##### SOURCE INFORMATION

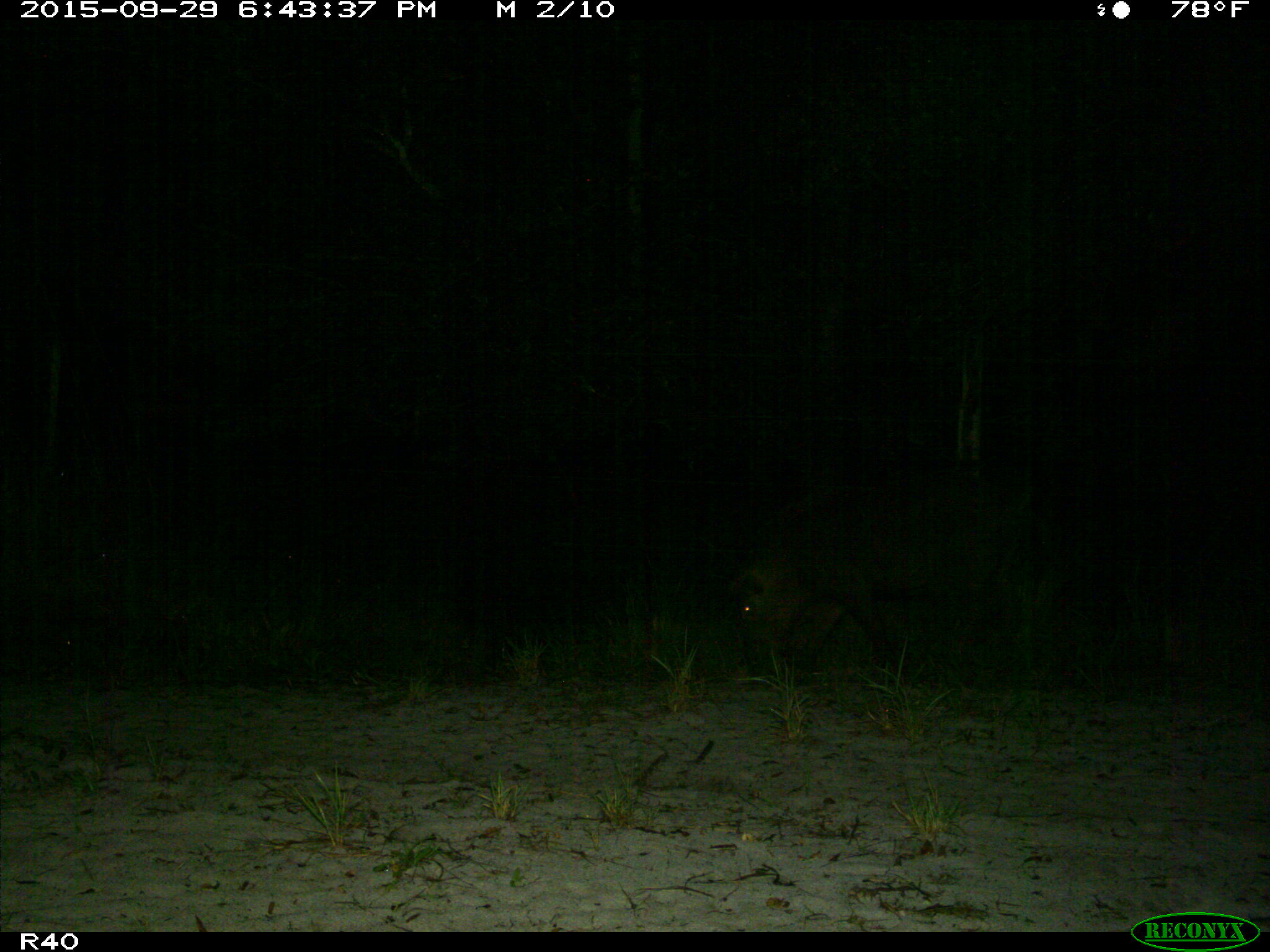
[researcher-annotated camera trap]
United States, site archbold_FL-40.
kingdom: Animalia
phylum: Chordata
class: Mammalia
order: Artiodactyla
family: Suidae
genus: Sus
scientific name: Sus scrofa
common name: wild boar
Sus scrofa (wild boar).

##########

WHAT IS NEEDED ->
From the material above, copy everything exactly but the pictures.

ANSWER BOX ->
[researcher-annotated camera trap]
United States, site archbold_FL-40.
kingdom: Animalia
phylum: Chordata
class: Mammalia
order: Artiodactyla
family: Suidae
genus: Sus
scientific name: Sus scrofa
common name: wild boar
Sus scrofa (wild boar).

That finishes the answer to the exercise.